The mean value of the fat component (FM%) of the Macedonian football players was 14.58% (calculated by Matiegka’s method), which is quite high value compared to the published results for the football players of other countries. This discrepancy in the proportional portion of the fat component might be due not to the fact that the Macedonian football players are fatter, but rather to the different method applied for its estimation.

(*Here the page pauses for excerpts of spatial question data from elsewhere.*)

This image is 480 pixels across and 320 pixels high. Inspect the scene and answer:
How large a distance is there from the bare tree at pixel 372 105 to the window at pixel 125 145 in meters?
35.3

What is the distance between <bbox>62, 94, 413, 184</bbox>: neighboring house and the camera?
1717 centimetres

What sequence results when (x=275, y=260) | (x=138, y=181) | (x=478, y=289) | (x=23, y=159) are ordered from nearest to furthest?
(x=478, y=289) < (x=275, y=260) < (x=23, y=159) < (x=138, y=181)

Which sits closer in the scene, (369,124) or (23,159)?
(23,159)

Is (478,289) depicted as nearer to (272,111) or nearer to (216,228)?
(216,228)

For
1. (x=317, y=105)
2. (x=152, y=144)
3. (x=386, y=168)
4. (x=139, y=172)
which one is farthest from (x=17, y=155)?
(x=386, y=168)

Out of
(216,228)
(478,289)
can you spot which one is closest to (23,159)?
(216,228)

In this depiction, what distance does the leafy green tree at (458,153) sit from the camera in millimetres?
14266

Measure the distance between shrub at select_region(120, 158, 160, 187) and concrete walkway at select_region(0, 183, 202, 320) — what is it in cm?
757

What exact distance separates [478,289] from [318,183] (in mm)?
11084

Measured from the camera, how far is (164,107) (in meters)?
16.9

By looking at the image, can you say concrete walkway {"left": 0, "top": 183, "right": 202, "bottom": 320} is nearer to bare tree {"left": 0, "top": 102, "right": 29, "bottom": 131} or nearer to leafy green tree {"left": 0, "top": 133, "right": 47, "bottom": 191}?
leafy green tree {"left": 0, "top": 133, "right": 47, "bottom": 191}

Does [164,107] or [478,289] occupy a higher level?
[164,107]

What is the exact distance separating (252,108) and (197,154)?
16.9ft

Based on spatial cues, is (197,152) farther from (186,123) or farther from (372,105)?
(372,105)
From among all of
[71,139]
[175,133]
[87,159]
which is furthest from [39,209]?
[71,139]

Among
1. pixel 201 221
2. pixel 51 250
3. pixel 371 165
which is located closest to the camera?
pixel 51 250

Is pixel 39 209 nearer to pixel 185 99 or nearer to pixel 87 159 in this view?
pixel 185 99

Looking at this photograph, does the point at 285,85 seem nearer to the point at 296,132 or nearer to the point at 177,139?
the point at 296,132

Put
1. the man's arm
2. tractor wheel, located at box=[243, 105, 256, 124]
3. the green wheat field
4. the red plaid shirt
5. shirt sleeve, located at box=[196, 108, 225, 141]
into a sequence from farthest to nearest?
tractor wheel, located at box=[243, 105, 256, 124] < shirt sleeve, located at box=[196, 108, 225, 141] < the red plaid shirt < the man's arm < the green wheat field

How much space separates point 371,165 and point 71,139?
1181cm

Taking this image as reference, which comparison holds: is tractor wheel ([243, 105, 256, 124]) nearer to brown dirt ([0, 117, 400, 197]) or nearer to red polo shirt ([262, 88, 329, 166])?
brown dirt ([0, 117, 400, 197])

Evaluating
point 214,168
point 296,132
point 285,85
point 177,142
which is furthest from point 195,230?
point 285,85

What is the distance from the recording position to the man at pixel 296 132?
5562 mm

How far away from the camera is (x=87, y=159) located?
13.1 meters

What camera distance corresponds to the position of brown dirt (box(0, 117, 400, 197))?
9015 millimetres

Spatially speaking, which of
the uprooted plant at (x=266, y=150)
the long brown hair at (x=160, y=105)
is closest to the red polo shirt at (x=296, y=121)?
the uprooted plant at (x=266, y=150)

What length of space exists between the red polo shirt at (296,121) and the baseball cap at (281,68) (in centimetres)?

Younger groups, aged up to 20 years and up to 22 years, showed statistically significant lower amount of fat tissue, expressed as both, relative and absolute value.

In the examined age span (18-35 years), with the age increase (for only one year), a slight increase of all three body components was registered. The biggest increase from the absolute value was measured in the muscle mass, followed by the fat and the bone component. If seen as relative values, the muscle and fat components showed equally weak positive correlation as the age increased for one year, while the bone component was decreasing with age (negative correlation). The age of 20 years could be taken as the lower limit for anthropometric comparison of adult football players because subjects younger than 20 years did not match anthropometrically with their older team mates. They had lower muscle and higher bone mass, that could be considered as anthropometric indicators of active growing process.

6. CONCLUSION

In summary, in this research we determined the body mass components which could be used as reference values for adult football players in our country. By comparison of differences in body composition across young adulthood (18-35 years) we concluded that the youngest players (under 20 years of age) who played in senior league had larger percent of bone mass and lower percent of muscle and fat mass than the older ones. Although there were no differences between adult age groups in body components, BF and MM were slightly, but significantly, in positive correlation with age. The relative bone mass was in reversed correlation with the age, which is due to the fact that the bone mass is higher in younger subjects who are still growing.